Small-conductance Ca2+-activated K+ (SK, KCa2, encoded by KCNN genes) channels are unique in that they are gated solely by intracellular Ca2+. Therefore, SK channels in cardiomyocytes serve to integrate the beat-to-beat changes in intracellular Ca2+ and the membrane potentials and are tightly coupled with intracellular Ca2+ signaling. The expression of SK channels was found to be more abundant in atrial and pacemaking cells compared to ventricular myocytes1–3. Studies over the past two decades have provided evidence to substantiate the pivotal roles of SK channels, not only in healthy heart but also in diseases including atrial fibrillation (AF) and heart failure (HF). Moreover, genome-wide association analysis (GWAS) reveals the association between AF and genetic variants in KCNN2 and KCNN34–6, supporting the roles of SK channels in human AF. SK channels may represent new therapeutic targets against AF, and a clinical study is currently ongoing7. However, the regulation and remodeling of SK channels in human AF remain incompletely understood8, 9.
Cardiac SK channels form multi-protein complexes with calmodulin (CaM), α-actinin2, filamin A, myosin light chain 2 (MLC2), protein casein kinase II (CKII), protein phosphatase 2A (PP2A), and Ca2+/CaM-dependent protein kinase II (CaMKII)4, 5. SK channel trafficking and gating are known to be regulated by intracellular Ca2+, phosphorylation and dephosphorylation of CaM by CKII and PP2A, and phosphorylation of SK channels by CaMKII and protein kinase A (PKA)4, 5.

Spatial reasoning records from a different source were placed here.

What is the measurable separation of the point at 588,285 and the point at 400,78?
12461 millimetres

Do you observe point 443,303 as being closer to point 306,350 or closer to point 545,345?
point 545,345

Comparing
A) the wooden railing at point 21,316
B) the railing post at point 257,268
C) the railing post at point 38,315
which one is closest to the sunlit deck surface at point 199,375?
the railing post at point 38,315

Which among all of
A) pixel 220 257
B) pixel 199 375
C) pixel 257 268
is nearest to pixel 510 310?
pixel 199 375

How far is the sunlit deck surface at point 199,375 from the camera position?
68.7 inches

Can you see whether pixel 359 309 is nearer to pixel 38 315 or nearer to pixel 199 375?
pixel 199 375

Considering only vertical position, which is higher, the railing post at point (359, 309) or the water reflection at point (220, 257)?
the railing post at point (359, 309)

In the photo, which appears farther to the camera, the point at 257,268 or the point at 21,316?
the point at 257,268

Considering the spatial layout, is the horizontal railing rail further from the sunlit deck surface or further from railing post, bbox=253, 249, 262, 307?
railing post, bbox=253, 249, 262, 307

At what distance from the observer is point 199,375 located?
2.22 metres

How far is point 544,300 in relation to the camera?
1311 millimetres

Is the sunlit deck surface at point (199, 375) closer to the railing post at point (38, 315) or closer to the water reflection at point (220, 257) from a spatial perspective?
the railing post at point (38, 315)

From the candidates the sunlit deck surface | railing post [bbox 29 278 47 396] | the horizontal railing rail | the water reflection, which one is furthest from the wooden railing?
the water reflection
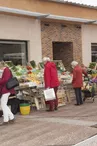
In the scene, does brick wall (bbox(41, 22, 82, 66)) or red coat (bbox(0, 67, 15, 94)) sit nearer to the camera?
red coat (bbox(0, 67, 15, 94))

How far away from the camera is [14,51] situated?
14133 mm

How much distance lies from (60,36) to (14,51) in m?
2.70

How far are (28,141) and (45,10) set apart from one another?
8418 mm

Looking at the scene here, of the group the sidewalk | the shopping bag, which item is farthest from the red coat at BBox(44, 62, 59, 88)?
the sidewalk

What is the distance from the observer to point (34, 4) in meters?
14.3

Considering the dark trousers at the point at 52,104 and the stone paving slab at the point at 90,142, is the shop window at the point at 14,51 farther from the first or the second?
the stone paving slab at the point at 90,142

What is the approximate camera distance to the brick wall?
1497 centimetres

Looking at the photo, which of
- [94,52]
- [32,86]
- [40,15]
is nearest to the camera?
[32,86]

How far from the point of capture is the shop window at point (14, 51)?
13.5m

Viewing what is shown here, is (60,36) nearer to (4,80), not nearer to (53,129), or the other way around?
(4,80)

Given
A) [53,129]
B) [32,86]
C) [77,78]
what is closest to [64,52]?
[77,78]

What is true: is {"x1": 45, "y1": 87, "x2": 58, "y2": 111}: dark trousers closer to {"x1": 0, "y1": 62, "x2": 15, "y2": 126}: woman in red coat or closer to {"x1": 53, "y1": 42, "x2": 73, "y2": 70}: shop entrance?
{"x1": 0, "y1": 62, "x2": 15, "y2": 126}: woman in red coat

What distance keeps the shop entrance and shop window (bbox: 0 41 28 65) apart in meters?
2.93

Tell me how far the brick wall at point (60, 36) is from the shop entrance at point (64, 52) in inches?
8.6
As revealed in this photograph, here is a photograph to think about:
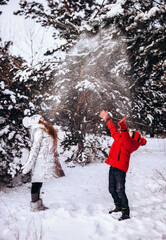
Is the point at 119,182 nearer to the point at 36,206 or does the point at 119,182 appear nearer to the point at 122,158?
the point at 122,158

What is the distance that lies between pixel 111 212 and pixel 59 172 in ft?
4.06

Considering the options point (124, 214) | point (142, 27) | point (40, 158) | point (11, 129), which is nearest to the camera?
point (124, 214)

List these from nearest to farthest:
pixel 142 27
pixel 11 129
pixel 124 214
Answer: pixel 124 214
pixel 142 27
pixel 11 129

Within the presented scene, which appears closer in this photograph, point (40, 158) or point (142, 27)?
point (40, 158)

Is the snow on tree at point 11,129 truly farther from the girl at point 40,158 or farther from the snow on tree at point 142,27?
the snow on tree at point 142,27

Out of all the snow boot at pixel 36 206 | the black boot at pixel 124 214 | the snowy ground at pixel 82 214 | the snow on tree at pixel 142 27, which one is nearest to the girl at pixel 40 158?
the snow boot at pixel 36 206

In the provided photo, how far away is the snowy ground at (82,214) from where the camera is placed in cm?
243

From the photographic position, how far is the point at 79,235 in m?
2.42

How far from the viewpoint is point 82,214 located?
3127mm

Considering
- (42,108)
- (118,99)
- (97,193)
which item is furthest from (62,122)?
(97,193)

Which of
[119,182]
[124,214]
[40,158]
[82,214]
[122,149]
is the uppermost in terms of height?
[122,149]

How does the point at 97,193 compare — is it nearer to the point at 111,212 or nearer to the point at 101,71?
the point at 111,212

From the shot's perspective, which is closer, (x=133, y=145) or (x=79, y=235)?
(x=79, y=235)

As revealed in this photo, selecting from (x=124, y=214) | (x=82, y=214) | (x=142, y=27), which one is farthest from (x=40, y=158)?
(x=142, y=27)
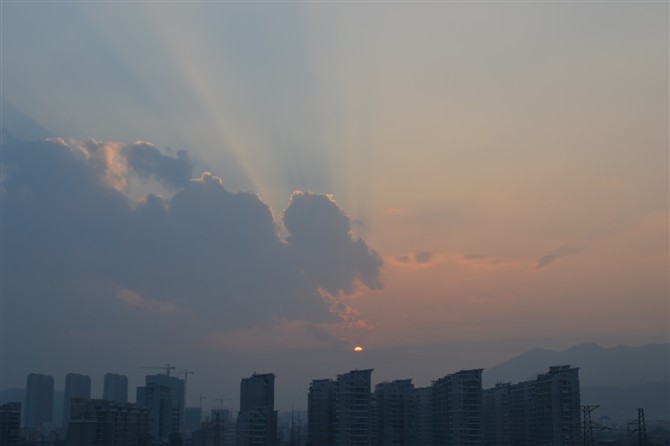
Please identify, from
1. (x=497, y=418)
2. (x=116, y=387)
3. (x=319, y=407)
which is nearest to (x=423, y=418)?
(x=497, y=418)

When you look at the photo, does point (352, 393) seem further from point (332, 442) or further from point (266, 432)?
point (266, 432)

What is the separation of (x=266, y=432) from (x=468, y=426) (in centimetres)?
2128

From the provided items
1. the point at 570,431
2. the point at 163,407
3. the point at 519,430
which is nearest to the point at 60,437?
the point at 163,407

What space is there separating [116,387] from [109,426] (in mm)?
83548

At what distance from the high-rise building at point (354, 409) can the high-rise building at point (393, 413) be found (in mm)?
10258

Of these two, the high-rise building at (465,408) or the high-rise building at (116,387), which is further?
the high-rise building at (116,387)

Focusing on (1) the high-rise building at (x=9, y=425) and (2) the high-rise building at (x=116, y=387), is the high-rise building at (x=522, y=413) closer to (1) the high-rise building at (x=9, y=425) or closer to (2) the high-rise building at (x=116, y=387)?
(1) the high-rise building at (x=9, y=425)

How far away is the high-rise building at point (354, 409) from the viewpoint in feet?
228

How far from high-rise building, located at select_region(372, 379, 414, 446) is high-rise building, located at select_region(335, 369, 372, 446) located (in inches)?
404

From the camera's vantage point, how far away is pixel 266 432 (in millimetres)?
77750

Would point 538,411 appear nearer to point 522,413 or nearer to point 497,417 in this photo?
point 522,413

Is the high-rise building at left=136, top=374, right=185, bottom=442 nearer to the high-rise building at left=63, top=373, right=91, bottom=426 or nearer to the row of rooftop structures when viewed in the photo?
the row of rooftop structures

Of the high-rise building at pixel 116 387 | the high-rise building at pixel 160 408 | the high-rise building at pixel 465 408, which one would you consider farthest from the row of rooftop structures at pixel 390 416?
the high-rise building at pixel 116 387

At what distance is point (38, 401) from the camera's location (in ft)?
545
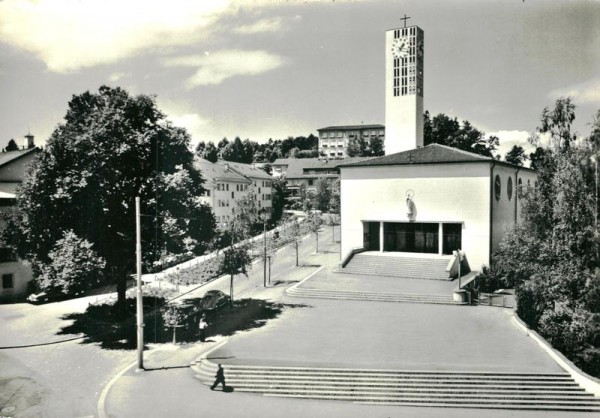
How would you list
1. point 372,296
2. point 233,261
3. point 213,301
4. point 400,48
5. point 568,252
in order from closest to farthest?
1. point 568,252
2. point 213,301
3. point 372,296
4. point 233,261
5. point 400,48

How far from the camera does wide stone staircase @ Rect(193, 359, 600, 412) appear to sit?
1537 centimetres

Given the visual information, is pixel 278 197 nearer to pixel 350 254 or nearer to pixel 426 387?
pixel 350 254

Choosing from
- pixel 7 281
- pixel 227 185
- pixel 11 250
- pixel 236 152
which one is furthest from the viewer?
pixel 236 152

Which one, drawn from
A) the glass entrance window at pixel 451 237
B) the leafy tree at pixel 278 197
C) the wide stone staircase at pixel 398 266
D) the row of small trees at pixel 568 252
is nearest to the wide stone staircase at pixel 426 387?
the row of small trees at pixel 568 252

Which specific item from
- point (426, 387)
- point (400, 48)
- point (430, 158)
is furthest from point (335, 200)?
point (426, 387)

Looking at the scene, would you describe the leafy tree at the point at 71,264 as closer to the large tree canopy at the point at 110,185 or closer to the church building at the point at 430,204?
the large tree canopy at the point at 110,185

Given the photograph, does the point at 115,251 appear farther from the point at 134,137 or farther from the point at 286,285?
the point at 286,285

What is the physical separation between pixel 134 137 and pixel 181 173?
2920mm

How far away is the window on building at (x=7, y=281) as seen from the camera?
103 feet

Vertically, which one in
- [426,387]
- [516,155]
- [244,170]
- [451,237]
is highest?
[516,155]

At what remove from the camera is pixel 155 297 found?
3052 cm

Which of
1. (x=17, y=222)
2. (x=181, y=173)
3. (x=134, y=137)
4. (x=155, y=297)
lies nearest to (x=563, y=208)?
(x=181, y=173)

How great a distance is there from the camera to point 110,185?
22906 millimetres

The elegant paper by Heijmen et al published in this issue of Circulation Research addressed the mechanisms of SK channel gating and membrane targeting in atrial myocytes from AF patients10, as illustrated in Figure 1. Using human atrial samples from patients without a history of AF (control group) or with a clinical diagnosis of persistent AF (chronic AF group, cAF), the authors identified the upregulation of apamin-sensitive SK currents (ISK) in cAF atrial myocytes. Mechanistically, there were no changes in SK1 and SK2 subunits at mRNA or protein levels in whole-tissue homogenates, however, there was a significant increase in the sarcolemmal/cytosolic SK2 channel expression ratio in cAF-cardiomyocytes, suggesting increased SK2 channel membrane targeting. The authors tested the role of Ca2+ and α-actinin2 in the forward trafficking of SK2 channels, and found an increase in Ca2+- and α-actinin2-dependent SK2 channel trafficking in cAF. The findings further strengthened the conclusion from a previous study11. Moreover, there was elevated expression of CaM in cAF atrial myocytes with decreased Thr89 phosphorylation, likely due to the increased PP2A expression levels, while CKII expression did not change significantly. In vitro tachypacing significantly increased SK current, which can be attenuated by BAPTA-AM, okadaic acid, or nifedipine, strongly supporting the importance of trans-sarcolemmal Ca2+ influx in SK channel activation12. To further validate the findings, the authors used in silico human atrial myocyte model and demonstrated significant contributions of SK currents to action potential durations, with a switch from background inward rectifier K+ current (IK1) to SK current dominance in cAF.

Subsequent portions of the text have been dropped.